Adega de Ponte de Lima: Em terras de Loureiro e Vinhão

Adega Ponte Lima

O domingo é dia de missa. Talvez nas grandes cidades o apelo religioso não seja tão forte mas sabemos que na chamada “província” ainda é grande a fatia da população que cumpre as suas obrigações cristãs. Na região de Ponte de Lima não será, cremos, diferente. No entanto aqui, se é agricultor, é necessário ir […]

O domingo é dia de missa. Talvez nas grandes cidades o apelo religioso não seja tão forte mas sabemos que na chamada “província” ainda é grande a fatia da população que cumpre as suas obrigações cristãs. Na região de Ponte de Lima não será, cremos, diferente. No entanto aqui, se é agricultor, é necessário ir à missa, mesmo que não haja qualquer convicção religiosa. É que ir ouvir a prédica do pároco é a maneira mais certa de, atempadamente, se saber quais os tratamentos da vinha que são obrigatórios e que não estão dependentes dos caprichos do lavrador. Doenças como a flavescência dourada implicam tratamentos obrigatórios e que têm datas certas; e é na missa que se fica a saber quando se tem de cumprir a obrigação. Há assim um “interlúdio”, uma espécie de “antes da ordem do dia” em que todos os paroquianos ficam a saber o que há a fazer. E numa comunidade em que a Adega Cooperativa funciona como motor da região, foi esta a melhor solução que se encontrou para que ninguém fique sem informação. É ateu? Não é praticante? Vá na mesma à missa que dessa forma fica por dentro dos assuntos que importam.

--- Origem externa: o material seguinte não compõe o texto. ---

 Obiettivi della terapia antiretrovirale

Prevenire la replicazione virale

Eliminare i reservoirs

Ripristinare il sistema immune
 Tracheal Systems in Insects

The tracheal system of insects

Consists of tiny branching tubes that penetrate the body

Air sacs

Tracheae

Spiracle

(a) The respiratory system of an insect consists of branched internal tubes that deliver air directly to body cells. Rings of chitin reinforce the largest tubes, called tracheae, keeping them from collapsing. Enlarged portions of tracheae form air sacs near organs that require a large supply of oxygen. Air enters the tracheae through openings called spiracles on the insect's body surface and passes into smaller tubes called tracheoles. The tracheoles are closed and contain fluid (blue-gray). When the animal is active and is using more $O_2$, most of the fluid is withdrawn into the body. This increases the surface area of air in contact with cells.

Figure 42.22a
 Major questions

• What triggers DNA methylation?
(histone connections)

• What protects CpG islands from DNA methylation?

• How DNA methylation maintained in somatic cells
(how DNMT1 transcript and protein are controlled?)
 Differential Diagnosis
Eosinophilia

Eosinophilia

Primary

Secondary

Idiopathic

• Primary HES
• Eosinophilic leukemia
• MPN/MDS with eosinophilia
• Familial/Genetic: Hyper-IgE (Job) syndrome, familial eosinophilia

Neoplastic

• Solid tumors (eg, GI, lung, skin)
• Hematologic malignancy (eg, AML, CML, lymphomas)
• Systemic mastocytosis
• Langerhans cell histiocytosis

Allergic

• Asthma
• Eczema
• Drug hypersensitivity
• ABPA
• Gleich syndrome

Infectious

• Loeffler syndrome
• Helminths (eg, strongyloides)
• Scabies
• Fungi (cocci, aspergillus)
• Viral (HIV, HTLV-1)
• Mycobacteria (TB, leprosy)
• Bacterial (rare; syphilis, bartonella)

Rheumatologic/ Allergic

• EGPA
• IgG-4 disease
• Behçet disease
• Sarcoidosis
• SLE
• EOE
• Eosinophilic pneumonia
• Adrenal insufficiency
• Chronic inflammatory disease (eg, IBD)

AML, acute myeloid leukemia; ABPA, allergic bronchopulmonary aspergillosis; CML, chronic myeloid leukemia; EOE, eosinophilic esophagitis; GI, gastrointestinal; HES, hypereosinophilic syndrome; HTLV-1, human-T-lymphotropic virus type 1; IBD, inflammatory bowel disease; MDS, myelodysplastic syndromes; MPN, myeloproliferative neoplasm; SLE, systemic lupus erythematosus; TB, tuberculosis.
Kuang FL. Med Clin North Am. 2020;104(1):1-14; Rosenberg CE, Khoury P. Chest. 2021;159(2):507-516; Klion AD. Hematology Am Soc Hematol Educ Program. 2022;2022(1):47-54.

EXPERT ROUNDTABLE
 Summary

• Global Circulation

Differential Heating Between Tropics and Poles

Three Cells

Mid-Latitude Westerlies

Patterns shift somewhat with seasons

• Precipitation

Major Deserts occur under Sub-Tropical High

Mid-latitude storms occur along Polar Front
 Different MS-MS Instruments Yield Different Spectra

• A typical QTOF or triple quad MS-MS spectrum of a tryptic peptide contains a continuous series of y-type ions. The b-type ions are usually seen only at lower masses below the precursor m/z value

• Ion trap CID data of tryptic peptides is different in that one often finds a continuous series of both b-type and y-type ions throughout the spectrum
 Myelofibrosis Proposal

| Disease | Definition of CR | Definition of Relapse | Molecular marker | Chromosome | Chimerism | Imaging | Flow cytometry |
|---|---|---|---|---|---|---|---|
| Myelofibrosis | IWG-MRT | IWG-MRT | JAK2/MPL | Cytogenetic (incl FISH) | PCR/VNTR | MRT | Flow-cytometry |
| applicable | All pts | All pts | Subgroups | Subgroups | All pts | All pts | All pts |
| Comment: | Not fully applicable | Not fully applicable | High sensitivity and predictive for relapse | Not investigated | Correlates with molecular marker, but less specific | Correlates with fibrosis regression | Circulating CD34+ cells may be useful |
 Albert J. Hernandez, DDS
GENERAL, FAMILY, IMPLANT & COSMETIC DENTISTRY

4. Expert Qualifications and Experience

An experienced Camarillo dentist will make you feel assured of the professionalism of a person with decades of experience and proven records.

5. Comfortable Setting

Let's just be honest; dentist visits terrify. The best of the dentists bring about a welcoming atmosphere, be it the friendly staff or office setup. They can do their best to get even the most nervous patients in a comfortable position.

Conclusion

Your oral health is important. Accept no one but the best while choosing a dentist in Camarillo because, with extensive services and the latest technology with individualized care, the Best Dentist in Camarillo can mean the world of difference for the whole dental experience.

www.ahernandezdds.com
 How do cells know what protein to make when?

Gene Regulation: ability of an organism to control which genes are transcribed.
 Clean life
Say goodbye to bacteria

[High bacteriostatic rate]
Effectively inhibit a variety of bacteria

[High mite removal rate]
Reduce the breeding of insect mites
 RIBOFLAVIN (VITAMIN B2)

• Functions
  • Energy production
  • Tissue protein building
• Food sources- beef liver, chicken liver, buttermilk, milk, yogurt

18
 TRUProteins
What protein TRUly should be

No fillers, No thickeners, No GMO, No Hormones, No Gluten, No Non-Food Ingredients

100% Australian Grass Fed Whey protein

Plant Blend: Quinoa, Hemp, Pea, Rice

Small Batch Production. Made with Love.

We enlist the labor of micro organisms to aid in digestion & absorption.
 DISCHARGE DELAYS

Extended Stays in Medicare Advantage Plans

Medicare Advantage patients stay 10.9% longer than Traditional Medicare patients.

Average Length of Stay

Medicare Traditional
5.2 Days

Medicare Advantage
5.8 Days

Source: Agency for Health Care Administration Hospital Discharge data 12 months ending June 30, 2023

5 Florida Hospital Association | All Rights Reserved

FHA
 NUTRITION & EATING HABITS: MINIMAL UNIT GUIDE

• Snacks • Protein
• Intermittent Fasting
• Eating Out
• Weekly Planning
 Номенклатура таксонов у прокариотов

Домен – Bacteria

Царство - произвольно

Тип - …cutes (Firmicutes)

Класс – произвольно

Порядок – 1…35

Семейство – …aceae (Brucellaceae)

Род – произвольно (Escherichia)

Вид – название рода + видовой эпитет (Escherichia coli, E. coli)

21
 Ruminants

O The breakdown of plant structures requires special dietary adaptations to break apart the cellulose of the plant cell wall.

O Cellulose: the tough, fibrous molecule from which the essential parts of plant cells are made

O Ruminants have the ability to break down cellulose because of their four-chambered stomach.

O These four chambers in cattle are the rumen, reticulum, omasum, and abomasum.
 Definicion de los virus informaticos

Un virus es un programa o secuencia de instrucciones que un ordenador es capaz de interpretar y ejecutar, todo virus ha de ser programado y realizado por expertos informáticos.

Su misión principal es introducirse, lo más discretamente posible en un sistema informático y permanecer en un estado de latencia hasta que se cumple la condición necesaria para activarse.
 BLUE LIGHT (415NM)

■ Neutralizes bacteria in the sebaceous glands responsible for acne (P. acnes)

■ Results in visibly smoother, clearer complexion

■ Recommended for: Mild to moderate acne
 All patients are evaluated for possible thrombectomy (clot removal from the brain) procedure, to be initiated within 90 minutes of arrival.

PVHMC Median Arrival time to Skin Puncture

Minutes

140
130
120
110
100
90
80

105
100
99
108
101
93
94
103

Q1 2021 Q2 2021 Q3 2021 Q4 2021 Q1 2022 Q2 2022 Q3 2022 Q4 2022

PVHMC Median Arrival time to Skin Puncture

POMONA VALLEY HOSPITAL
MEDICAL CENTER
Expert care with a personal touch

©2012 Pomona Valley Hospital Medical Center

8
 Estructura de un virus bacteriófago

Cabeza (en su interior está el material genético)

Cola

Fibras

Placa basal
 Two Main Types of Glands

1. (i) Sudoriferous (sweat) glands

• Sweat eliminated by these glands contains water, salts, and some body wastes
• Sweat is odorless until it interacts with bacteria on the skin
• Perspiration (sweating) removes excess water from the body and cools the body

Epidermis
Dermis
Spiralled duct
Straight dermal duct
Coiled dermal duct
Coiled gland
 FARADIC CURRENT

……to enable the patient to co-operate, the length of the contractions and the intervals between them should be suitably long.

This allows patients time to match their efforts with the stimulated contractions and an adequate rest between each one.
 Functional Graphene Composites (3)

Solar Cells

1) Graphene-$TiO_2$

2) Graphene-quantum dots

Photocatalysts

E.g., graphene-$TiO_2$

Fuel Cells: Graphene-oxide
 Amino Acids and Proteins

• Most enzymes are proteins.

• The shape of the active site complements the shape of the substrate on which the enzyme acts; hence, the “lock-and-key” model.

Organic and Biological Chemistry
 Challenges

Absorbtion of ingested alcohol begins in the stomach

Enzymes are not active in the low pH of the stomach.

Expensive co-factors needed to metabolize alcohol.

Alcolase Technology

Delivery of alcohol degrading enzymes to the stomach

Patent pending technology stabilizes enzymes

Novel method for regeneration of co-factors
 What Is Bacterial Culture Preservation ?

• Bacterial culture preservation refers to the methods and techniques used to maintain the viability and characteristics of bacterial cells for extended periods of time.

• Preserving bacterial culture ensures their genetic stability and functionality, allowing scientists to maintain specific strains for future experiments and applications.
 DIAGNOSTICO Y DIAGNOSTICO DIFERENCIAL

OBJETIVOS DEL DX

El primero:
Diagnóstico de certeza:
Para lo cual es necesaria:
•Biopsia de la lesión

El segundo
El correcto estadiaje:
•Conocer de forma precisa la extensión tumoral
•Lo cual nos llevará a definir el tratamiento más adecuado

A Adega Cooperativa de Ponte de Lima nasceu em 1959 e tem um peso enorme na região. Por um lado, está inserida numa zona agrícola e o vinho é uma das actividades principais mas, por outro, ao alimentar muitas famílias o vinho está também a proporcionar o desenvolvimento do comércio e serviços. Fundada com apenas 15 sócios tem hoje 2000 “ainda que só cerca de mil entreguem uvas”, como nos disseram. Estamos então a falar de mais de 4 milhões de quilos de uvas que são “pagos acima do que se pratica no mercado”. Pagar o preço justo, percebemos, é um objectivo sempre presente na acção da direcção porque “é preciso cativar novos produtores que queiram continuar a actividade dos antepassados e temos alguns jovens que estão a tomar conta das vinhas dos pais. Para pagar melhor as uvas têm se aumentar os preços dos vinhos para que o rendimento seja compensador.”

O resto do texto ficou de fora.